- _TEXT SHOWN_
The city hall and amphitheater are already there. Coming soon: a gymnasium, bowling alley, rooftop dining and much more.
Like many suburban cities across the metro area, the Gwinnett County community of Sugar Hill is making over its downtown to appeal to young millennials and retiring baby boomers who want walkable town centers with plenty to do.
Planning experts are not worried about redundancy as the new downtowns appear. Demand for denser communities that have the attractions and services similar to their urban neighbors far outpaces supply, they say. It’s a return to America’s roots.
“When malls started coming in the ’70s, existing small-town main streets took a real hit,” said Ellen Dunham-Jones, a professor of architecture and urban design at Georgia Tech. “As malls struggle, a lot of downtowns are coming back, increasingly now in the suburbs. Towns that really have existing downtowns, they’re reviving.”
From Peachtree City to Peachtree Corners, cities are spending millions to build parks, government buildings and entertainment spaces and to bring in developers who will create mixed-use areas replete with places to eat, shop, work and live.
Seeing the trend, some cities are building their downtowns anew. Others are looking at old buildings that used to constitute downtowns and deciding it’s time to bring them up to snuff.
“Millennials want the suburbs to look different,” said Sarah Kirsch, executive director of the Urban Land Institute’s Atlanta District Council. “They want it more walkable, more connected, more destinations. …They’re really driving demand in the suburbs.”
In addition to economic development opportunities, a new downtown is often a chance to define a city, old or new.
“It’s trying to be a place that provides a unique identity to that community,” Dunham-Jones said.
Sugar Hill, a 75-year-old city with a population of about 20,000, is essentially building from scratch. What is now the downtown district was once a window company, a church and mobile homes. The new amphitheater soon will host Travis Tritt, Sister Hazel, The Voice winner Danielle Bradbery and The Blues Brothers.

- _DATASET ENTRIES_
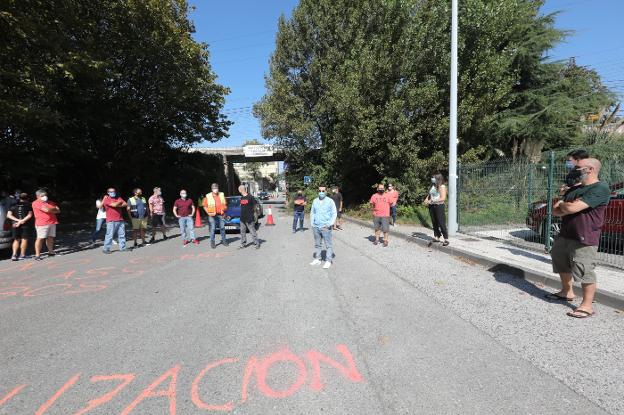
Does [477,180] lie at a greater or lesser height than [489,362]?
greater

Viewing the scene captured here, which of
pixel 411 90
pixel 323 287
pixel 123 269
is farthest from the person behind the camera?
pixel 411 90

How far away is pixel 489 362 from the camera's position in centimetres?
342

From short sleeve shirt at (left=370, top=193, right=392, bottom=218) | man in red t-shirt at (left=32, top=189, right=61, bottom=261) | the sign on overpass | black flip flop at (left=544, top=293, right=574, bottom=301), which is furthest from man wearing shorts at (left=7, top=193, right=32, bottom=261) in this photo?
the sign on overpass

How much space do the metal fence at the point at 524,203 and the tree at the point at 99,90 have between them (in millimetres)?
13623

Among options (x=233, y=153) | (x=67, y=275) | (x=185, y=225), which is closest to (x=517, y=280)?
(x=67, y=275)

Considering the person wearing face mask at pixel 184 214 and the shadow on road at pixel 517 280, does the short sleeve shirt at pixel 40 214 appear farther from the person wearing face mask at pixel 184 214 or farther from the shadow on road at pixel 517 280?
the shadow on road at pixel 517 280

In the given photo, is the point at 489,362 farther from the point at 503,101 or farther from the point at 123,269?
the point at 503,101

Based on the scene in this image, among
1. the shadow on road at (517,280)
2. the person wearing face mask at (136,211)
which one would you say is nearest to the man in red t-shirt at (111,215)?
the person wearing face mask at (136,211)

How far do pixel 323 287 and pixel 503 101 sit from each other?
16.2 meters

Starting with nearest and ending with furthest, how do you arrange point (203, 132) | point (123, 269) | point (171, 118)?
point (123, 269) < point (171, 118) < point (203, 132)

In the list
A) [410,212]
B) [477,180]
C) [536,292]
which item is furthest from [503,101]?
[536,292]

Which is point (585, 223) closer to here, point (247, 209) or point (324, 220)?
point (324, 220)

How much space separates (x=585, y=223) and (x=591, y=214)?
12cm

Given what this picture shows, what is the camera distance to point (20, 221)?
9.66 meters
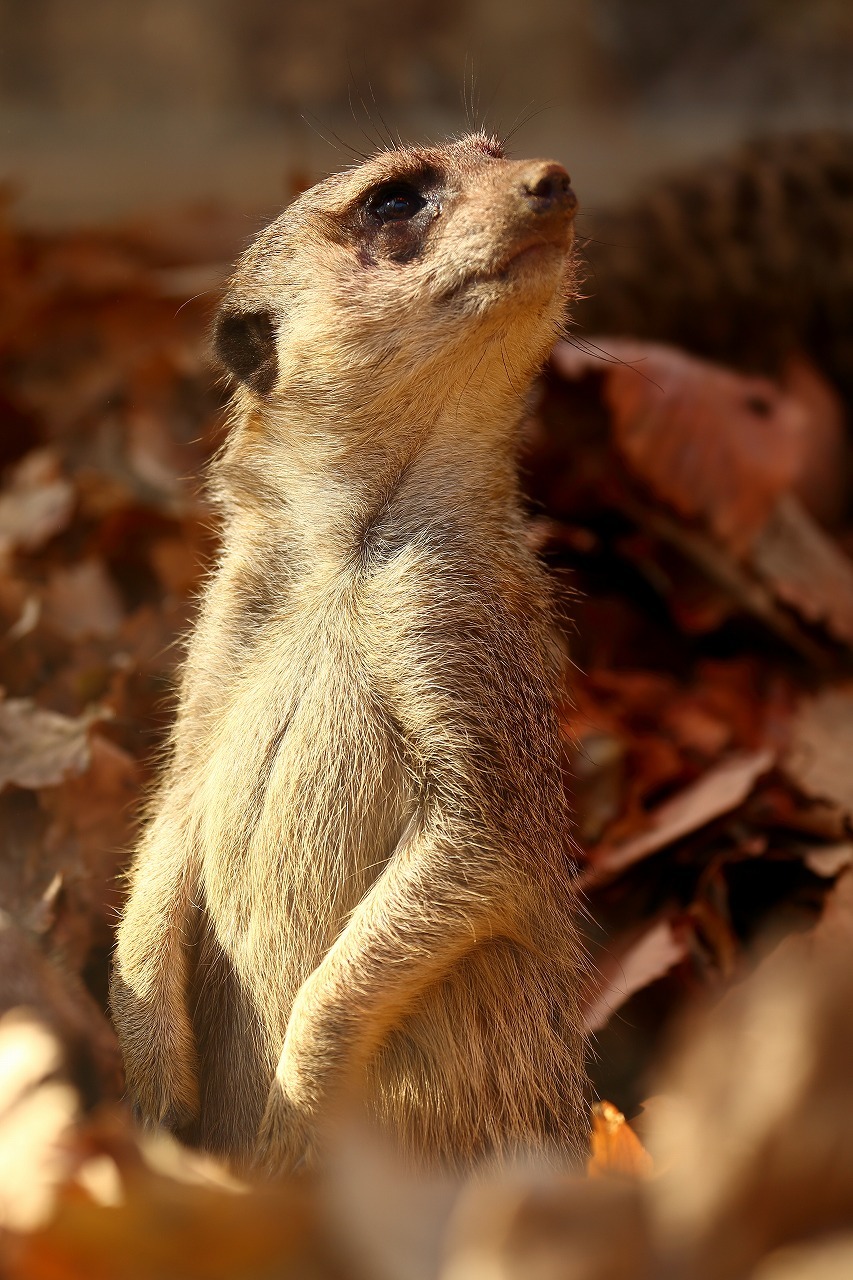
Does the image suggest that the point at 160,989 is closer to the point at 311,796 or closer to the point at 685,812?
the point at 311,796

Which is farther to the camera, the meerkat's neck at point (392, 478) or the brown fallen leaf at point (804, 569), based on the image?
the brown fallen leaf at point (804, 569)

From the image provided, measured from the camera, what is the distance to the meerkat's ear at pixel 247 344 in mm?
2771

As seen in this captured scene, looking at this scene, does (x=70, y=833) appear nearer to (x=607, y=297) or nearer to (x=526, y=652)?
(x=526, y=652)

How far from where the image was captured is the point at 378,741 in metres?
2.37

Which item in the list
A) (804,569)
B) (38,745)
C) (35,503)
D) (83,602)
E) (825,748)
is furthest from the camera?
(35,503)

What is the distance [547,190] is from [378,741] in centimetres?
103

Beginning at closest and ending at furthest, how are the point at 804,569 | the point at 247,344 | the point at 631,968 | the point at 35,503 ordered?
the point at 247,344 → the point at 631,968 → the point at 804,569 → the point at 35,503

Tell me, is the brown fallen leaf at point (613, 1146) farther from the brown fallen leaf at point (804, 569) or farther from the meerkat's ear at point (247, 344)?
the brown fallen leaf at point (804, 569)

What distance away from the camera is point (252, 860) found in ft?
8.01

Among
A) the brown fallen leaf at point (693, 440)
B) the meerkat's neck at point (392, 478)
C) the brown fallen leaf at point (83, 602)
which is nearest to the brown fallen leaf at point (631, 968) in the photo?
the meerkat's neck at point (392, 478)

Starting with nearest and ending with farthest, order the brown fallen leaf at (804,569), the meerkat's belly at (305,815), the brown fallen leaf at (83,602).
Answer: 1. the meerkat's belly at (305,815)
2. the brown fallen leaf at (83,602)
3. the brown fallen leaf at (804,569)

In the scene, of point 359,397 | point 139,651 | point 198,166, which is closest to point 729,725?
point 139,651

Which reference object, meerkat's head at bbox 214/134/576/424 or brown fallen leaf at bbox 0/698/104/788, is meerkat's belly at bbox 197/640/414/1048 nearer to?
meerkat's head at bbox 214/134/576/424

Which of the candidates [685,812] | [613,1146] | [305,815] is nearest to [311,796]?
[305,815]
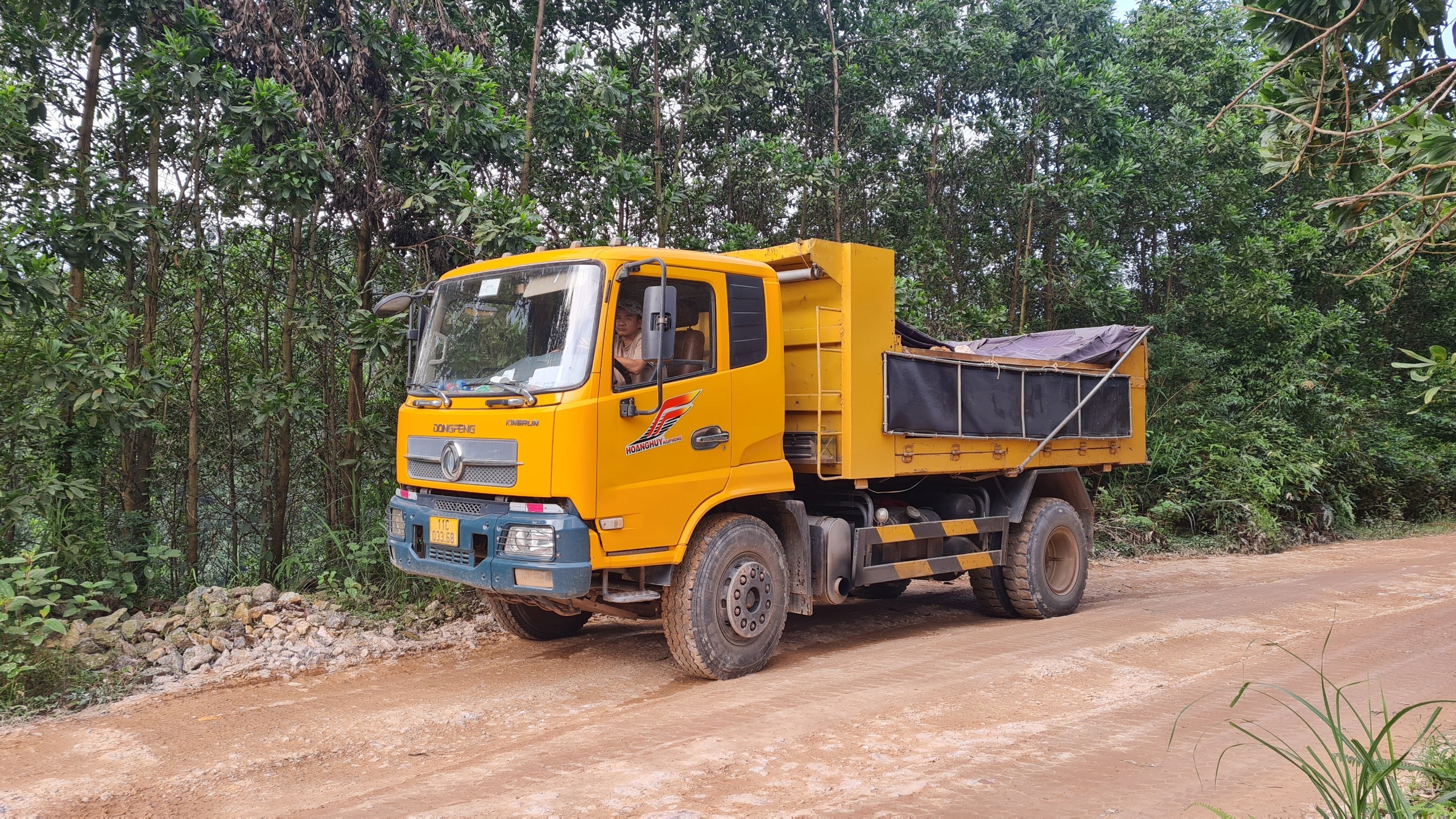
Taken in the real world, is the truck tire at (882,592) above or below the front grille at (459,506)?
below

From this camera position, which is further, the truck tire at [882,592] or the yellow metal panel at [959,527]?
the truck tire at [882,592]

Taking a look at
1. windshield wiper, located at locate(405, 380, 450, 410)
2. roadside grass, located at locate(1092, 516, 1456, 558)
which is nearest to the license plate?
windshield wiper, located at locate(405, 380, 450, 410)

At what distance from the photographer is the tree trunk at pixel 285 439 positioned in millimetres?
8961

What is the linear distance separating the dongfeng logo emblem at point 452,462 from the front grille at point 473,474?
23mm

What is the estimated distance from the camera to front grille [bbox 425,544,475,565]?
559 centimetres

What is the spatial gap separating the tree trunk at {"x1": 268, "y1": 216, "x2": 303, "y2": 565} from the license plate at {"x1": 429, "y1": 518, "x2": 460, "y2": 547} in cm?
361

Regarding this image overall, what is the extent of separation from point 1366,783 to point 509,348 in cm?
462

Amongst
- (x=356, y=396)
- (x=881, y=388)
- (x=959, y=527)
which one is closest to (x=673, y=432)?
(x=881, y=388)

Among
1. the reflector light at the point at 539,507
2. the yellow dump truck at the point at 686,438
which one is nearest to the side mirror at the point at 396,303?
the yellow dump truck at the point at 686,438

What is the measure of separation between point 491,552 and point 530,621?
1825 mm

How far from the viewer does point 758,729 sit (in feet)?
16.1

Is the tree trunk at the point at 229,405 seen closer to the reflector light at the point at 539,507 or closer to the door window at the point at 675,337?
the reflector light at the point at 539,507

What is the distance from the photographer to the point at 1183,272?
1673 cm

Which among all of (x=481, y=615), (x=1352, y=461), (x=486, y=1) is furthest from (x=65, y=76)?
(x=1352, y=461)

- _PARTS OF THE EXERCISE_
a) Translate this sentence from the article on suburban downtowns into Spanish: "Seeing the trend, some cities are building their downtowns anew."
b) Retype the passage of the article on suburban downtowns that begins at the words "In addition to" and stops after the words "The Blues Brothers.".

- _THE SOLUTIONS_
a) Al ver la tendencia, algunas ciudades están construyendo de nuevo sus centros urbanos.

b)
In addition to economic development opportunities, a new downtown is often a chance to define a city, old or new.
“It’s trying to be a place that provides a unique identity to that community,” Dunham-Jones said.
Sugar Hill, a 75-year-old city with a population of about 20,000, is essentially building from scratch. What is now the downtown district was once a window company, a church and mobile homes. The new amphitheater soon will host Travis Tritt, Sister Hazel, The Voice winner Danielle Bradbery and The Blues Brothers.